**Task directions:**
Decide whether each statement below agrees with the text on paying for Original Medicare. For each, answer yes or no and quote the words of the text that decide it. 1. Medicare Easy Pay charges a fee. 2. Signing up for Medicare Easy Pay involves mailing in a form. 3. A Federal retiree who receives an annuity from the Federal Office of Personnel Management and does not receive Social Security has the premium automatically deducted from that annuity.

**Provided text:**
Paying for Original Medicare
Part A and B, or the “Original Medicare,” is run by the federal government. You will pay your Medicare Part B premium and your Part A premium if you have a premium directly to your Medicare. There are several methods to establish your payments:
- You can enroll in Medicare Easy Pay. This free online system allows Medicare to automatically deduct your premium from your bank account. To register, you will need to mail in a form and wait six to eight weeks for processing.
- Suppose you are already receiving retirement benefits through Social Security or the Railroad Retirement Board. In that case, your premium or monthly payments will be automatically deducted from your benefits payment.
- Suppose you are a Federal retiree receiving an annuity from the Federal Office of Personnel Management. You do not receive Social Security. In that case, you will not have your premium automatically deducted from your annuity payments. However, you can request automatic deductions through Medicare.

**Record set:**
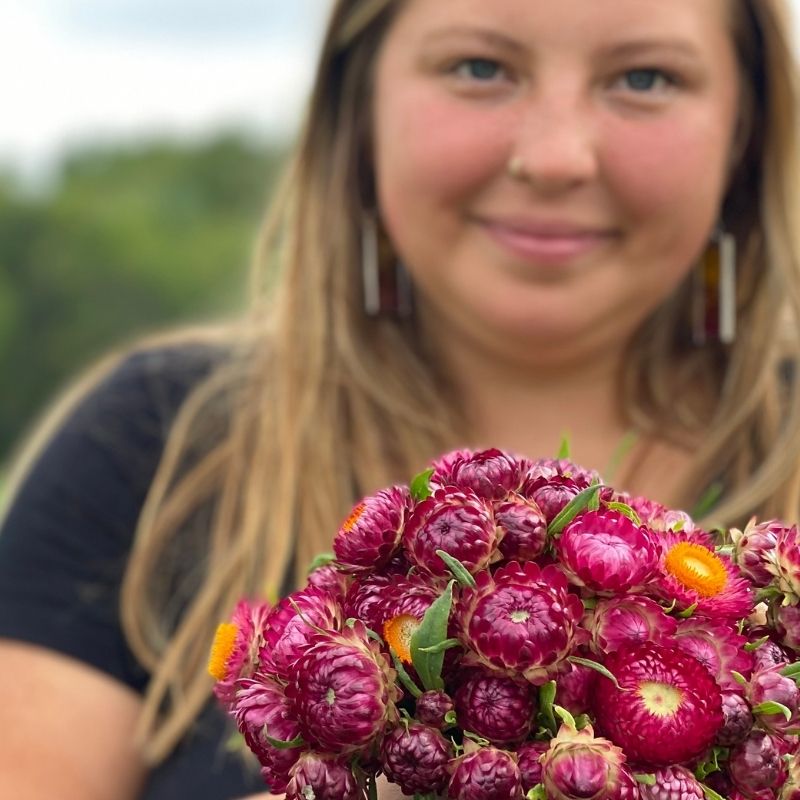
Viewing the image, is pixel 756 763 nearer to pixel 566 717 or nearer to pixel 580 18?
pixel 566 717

--

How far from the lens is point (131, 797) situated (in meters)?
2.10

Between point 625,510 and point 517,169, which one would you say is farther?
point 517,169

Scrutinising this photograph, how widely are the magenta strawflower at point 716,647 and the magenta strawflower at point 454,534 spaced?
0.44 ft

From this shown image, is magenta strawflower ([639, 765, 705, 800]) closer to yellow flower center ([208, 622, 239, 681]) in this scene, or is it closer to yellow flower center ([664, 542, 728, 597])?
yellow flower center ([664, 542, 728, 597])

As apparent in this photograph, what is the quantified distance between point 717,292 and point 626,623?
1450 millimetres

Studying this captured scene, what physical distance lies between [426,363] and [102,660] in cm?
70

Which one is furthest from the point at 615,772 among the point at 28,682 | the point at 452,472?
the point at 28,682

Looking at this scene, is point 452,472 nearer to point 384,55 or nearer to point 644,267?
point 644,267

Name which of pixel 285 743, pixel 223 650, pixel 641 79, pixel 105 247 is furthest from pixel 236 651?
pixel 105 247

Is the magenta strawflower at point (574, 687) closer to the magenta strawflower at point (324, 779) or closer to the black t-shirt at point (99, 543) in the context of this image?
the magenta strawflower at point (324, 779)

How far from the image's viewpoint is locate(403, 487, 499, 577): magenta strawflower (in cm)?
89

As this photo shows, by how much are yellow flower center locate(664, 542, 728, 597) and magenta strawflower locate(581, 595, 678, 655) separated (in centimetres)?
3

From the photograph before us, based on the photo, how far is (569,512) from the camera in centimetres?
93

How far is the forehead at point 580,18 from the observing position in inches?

---

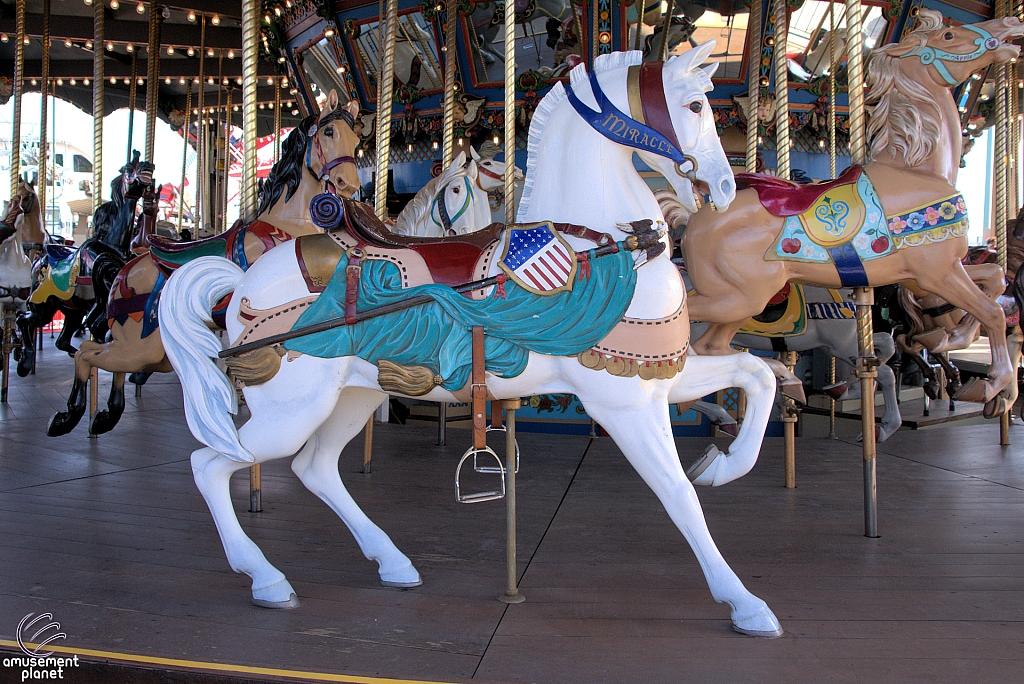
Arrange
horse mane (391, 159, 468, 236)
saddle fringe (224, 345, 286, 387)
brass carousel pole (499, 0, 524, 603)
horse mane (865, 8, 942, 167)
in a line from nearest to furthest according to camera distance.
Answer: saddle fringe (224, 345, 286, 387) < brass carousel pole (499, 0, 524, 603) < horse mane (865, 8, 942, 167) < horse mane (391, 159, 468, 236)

**Answer to the problem:**
1. No: "This free online system allows Medicare to automatically deduct your premium from your bank account."
2. Yes: "To register, you will need to mail in a form and wait six to eight weeks for processing."
3. No: "In that case, you will not have your premium automatically deducted from your annuity payments."